Audiencia Provincial de Almería. - EUROPA PRESS
ALMERÍA, 13 Feb. (EUROPA PRESS) -
La Audiencia Provincial de Almería ha condenado a cuatro años y cinco meses de prisión a un hombre que agredió a su pareja con una botella en la cabeza en presencia de sus hijos, de cuatro meses y ocho años, y de la abuela de estos, a quienes encerró bajo llave en la vivienda tras destruir todos teléfonos y una tablet para impedir que solicitaran auxilio.
La sentencia condena al procesado por dos delitos de lesiones: uno contra la mujer y otro contra la hija mayor, quien resultó herida al intentar arrebatarle un cuchillo. No obstante, el tribunal lo ha absuelto de un delito de asesinato en grado de tentativa --por el que la Fiscalía solicitaba 18 años de cárcel-- al no haberse acreditado que tuviera la intención de matar al bebé con dicha arma.

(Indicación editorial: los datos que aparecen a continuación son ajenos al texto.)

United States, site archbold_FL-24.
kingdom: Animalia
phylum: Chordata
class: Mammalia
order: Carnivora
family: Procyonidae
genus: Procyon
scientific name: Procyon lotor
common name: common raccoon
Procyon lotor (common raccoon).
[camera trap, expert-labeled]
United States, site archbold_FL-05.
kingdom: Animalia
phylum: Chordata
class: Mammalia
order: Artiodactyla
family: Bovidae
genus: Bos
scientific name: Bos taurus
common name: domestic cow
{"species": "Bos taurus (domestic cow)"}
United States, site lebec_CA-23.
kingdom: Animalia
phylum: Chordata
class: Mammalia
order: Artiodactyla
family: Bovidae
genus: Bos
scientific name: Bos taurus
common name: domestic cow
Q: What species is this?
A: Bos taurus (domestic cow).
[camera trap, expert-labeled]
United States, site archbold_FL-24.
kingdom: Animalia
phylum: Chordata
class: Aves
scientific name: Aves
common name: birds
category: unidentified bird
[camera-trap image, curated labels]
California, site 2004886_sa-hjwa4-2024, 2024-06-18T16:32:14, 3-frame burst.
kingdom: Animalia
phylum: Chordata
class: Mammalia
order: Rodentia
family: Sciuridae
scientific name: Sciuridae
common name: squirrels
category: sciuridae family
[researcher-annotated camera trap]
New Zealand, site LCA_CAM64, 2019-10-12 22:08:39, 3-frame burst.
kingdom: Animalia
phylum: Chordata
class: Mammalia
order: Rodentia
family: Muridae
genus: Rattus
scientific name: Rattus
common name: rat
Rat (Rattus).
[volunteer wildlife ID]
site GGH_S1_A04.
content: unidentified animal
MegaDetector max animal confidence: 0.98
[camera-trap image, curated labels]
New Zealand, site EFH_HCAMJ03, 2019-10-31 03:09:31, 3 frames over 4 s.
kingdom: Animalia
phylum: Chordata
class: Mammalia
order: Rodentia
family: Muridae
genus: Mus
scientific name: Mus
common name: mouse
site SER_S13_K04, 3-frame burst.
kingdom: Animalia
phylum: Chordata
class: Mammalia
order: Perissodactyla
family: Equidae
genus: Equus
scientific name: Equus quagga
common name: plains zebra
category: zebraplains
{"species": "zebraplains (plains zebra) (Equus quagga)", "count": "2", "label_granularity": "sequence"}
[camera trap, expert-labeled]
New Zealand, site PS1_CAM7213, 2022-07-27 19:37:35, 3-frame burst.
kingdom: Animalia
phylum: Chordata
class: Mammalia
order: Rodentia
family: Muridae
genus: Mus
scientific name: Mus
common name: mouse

La resolución judicial, consultada por Europa Press y contra la que cabe recurso, también impone al acusado, representado por la letrada Mónica Moya, una multa de 22 meses a razón de diez euros diarios por un delito de coacciones, derivada de haber impedido a los perjudicados salir de la vivienda tras una discusión que protagonizó armado con el cuchillo y en actitud agresiva ante los pequeños.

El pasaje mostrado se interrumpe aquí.